Dataset excerpts:
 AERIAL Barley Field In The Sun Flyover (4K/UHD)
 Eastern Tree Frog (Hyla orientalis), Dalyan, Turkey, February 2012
---
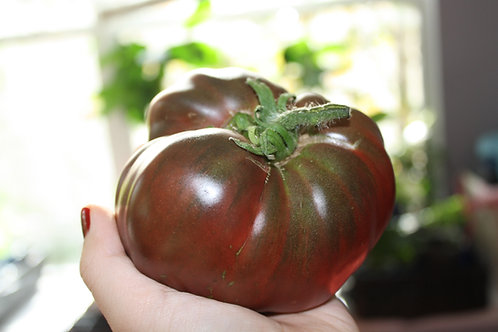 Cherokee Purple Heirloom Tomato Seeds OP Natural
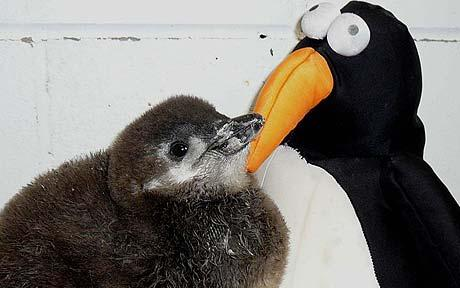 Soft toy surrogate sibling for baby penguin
==
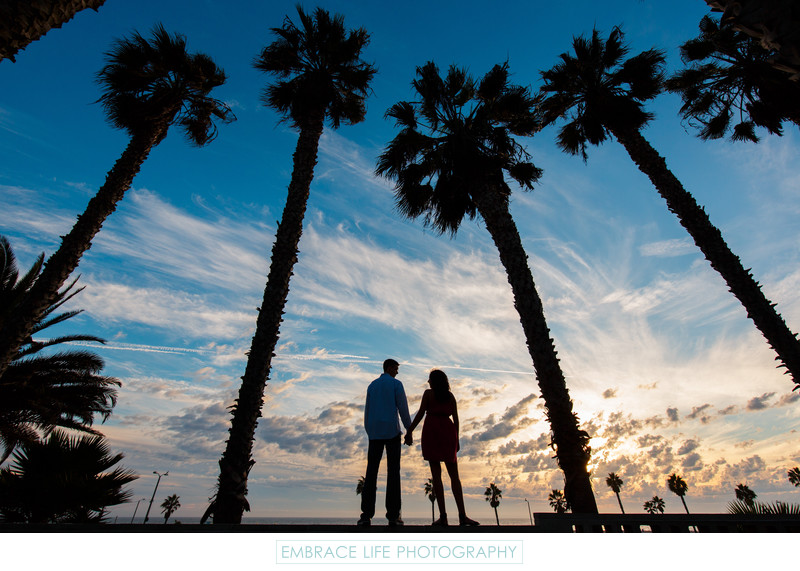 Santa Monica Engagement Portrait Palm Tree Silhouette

Work instruction:
In the material above, find the line containing "AERIAL Barley Field" and the line containing "Eastern Tree Frog", then write out exactly those two lines and every line between them, and nothing more.

Answer below:
 AERIAL Barley Field In The Sun Flyover (4K/UHD)
 Eastern Tree Frog (Hyla orientalis), Dalyan, Turkey, February 2012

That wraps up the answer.